▶ [SOURCE TEXT]
────
Some of the activities mentioned on its website are storytelling, witnessing, protesting, challenging military recruitment, organizing and training for nonviolent direct action, and offering “on-the-ground” education.
Peace Action, according to its website, is “the nation’s largest grassroots peace network with chapters and affiliates in states across the country [and] nearly 100,000 activists and experienced organizers—.” Its 2010 annual report lists 15 board directors, a staff of 10, and revenue of over $330,000 with $50,000 from foundations. Its activities include grassroots organizing, developing policy and strategic proposals, petition campaigns, citizen lobbying, lobbying visits to Congressional members and their staffs, and capacity building. Two-thirds of its long range plan addresses capacity building (e.g., growth, fundraising, governance and organizational design) rather than outcome-oriented reform initiatives. It lists over 15 “friends and allies,” but how they actually interact with Peace Action is unclear.
Veterans for Peace was founded in 1985 by 10 U.S. veterans in response to the global nuclear arms race and U.S. military interventions in Central America. It now has approximately 5,000 members (down from more than 8,000 members in the buildup to the U.S. invasion of Iraq) in 150 chapters located in every U.S. state and several countries. It is recognized as a Non-Governmental Organization by the United Nations, and, its website says, is the only national veterans’ organization calling for the abolishment of war. VfP has six staff members and 13 board members. Its annual revenue, totaling nearly one half million dollars comes primarily from members’ dues and gifts and the rest from grants, earned income (e.g. the VfP store) and non-member gifts.
VfP has some 150 chapters and more than a dozen working groups. According to its website, VfP has collaborated with dozens of organizations and sponsored thousands of activities promoting peace. They include educational and ceremonial projects (e.g., “exposing the true costs of war” and tree planting memorials); holding peace poetry contests; “healing the wounds of war” (e.g., supporting the lawsuit filed against the U.S. chemical companies by survivors of the toxic “agent orange” used in Vietnam); and helping to rebuild Iraqi’s potable water system devastated by US military and economic interventions and sanctions.
The Peace and Security Funders Group: Too little funding, too little collaboration
The Peace and Security Funders Group, is “dedicated to enhancing the effectiveness of philanthropy working to promote international peace and security.” There are 60 very wealthy foundations in the group.
────
Quote word for word the part of the passage on peace organizations that opens with the words containing "VfP has some" and closes with "interventions and sanctions.". The records are separate material, unrelated to the passage on peace organizations.

▶ [EXTRACTED ENTRIES]
────
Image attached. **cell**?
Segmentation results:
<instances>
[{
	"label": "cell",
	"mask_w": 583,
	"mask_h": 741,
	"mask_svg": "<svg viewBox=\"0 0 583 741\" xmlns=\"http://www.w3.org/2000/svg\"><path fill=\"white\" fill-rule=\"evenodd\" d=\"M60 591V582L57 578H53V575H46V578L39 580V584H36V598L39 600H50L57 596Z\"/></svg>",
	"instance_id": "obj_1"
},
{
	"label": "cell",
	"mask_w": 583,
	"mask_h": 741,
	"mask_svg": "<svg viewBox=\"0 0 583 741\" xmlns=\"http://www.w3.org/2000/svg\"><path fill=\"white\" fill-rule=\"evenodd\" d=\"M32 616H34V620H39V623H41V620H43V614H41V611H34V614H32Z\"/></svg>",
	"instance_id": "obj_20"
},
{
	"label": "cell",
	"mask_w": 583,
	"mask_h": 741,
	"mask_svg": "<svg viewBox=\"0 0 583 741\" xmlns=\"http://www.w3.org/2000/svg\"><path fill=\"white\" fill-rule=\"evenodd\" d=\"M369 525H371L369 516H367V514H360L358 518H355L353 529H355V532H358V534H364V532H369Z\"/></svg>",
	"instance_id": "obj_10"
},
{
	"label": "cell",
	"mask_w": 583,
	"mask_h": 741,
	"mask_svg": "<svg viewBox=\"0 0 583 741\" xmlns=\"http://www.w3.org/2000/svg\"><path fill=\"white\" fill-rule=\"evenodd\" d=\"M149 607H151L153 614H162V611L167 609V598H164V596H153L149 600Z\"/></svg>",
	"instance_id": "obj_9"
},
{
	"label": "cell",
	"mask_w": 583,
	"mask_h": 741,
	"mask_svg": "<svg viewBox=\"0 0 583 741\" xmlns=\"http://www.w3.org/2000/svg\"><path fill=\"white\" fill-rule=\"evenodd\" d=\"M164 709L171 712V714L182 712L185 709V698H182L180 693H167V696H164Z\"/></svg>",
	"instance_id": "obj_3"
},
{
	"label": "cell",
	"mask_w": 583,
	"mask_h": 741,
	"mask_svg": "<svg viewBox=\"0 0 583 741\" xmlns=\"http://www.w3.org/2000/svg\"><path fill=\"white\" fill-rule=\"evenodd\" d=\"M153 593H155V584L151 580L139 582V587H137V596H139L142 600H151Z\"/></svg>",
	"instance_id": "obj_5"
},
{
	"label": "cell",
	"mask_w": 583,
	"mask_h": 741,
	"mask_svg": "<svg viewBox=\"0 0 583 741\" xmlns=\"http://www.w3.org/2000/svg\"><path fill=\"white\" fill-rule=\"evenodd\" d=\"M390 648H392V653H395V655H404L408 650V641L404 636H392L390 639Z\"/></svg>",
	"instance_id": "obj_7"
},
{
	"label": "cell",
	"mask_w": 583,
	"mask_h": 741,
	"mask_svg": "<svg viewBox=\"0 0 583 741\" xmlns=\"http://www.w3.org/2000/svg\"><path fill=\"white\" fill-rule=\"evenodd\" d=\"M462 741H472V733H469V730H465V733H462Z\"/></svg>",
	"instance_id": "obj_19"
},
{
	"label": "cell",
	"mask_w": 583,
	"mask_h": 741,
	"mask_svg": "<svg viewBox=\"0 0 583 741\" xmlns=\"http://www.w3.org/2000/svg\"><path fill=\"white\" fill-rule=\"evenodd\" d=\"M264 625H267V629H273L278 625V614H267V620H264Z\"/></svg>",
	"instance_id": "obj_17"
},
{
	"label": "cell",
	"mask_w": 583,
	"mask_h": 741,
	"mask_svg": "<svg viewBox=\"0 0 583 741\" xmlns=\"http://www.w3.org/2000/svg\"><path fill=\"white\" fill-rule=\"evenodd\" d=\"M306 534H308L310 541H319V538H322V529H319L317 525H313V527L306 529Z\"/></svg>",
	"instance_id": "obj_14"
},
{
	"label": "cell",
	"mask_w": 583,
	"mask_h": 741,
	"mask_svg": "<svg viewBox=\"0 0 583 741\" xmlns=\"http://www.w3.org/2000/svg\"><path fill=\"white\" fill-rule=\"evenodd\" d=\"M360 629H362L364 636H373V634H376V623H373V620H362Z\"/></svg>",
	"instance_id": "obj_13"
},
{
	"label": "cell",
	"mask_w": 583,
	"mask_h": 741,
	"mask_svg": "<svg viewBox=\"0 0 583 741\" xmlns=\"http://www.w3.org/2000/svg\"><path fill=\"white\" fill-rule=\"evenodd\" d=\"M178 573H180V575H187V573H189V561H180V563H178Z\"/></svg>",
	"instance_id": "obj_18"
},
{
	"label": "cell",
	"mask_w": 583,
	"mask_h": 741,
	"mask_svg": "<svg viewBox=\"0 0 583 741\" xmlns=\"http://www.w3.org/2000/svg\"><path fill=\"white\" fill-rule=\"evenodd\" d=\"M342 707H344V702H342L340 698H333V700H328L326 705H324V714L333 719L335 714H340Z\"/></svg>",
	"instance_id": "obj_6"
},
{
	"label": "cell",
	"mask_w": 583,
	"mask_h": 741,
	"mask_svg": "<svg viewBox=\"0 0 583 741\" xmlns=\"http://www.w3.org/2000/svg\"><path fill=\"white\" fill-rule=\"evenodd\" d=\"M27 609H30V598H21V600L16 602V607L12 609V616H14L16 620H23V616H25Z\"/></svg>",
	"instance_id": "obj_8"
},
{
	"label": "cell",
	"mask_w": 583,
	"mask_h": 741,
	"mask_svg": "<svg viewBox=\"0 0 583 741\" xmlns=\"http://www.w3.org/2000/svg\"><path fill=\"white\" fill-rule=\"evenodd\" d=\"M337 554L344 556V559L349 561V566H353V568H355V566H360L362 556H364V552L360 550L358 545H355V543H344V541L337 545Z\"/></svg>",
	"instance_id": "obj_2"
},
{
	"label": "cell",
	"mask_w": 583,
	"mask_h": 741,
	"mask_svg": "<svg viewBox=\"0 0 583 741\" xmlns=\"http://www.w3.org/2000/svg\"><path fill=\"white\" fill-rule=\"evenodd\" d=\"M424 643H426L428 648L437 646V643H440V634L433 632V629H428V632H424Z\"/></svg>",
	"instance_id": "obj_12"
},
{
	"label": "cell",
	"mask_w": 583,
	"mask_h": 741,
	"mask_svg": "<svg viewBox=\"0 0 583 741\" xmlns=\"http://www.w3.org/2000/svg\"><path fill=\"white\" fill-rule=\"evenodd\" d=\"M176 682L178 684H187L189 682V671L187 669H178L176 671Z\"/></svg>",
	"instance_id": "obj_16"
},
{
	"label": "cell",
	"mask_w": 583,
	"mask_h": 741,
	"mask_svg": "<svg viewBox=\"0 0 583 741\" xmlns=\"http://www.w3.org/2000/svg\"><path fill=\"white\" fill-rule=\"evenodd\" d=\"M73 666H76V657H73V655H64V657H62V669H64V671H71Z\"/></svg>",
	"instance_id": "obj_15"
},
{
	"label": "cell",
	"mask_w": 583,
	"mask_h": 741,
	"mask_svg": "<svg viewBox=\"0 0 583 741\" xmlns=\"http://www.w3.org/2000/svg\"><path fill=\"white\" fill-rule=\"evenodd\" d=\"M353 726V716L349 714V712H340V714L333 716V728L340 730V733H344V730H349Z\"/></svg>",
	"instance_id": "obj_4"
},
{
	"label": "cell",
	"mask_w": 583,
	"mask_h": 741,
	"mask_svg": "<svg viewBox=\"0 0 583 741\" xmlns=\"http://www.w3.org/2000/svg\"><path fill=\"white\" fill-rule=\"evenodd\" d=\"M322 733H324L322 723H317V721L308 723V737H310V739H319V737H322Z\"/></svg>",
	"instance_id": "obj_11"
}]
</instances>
────
▶ [YOUR RESPONSE]
VfP has some 150 chapters and more than a dozen working groups. According to its website, VfP has collaborated with dozens of organizations and sponsored thousands of activities promoting peace. They include educational and ceremonial projects (e.g., “exposing the true costs of war” and tree planting memorials); holding peace poetry contests; “healing the wounds of war” (e.g., supporting the lawsuit filed against the U.S. chemical companies by survivors of the toxic “agent orange” used in Vietnam); and helping to rebuild Iraqi’s potable water system devastated by US military and economic interventions and sanctions.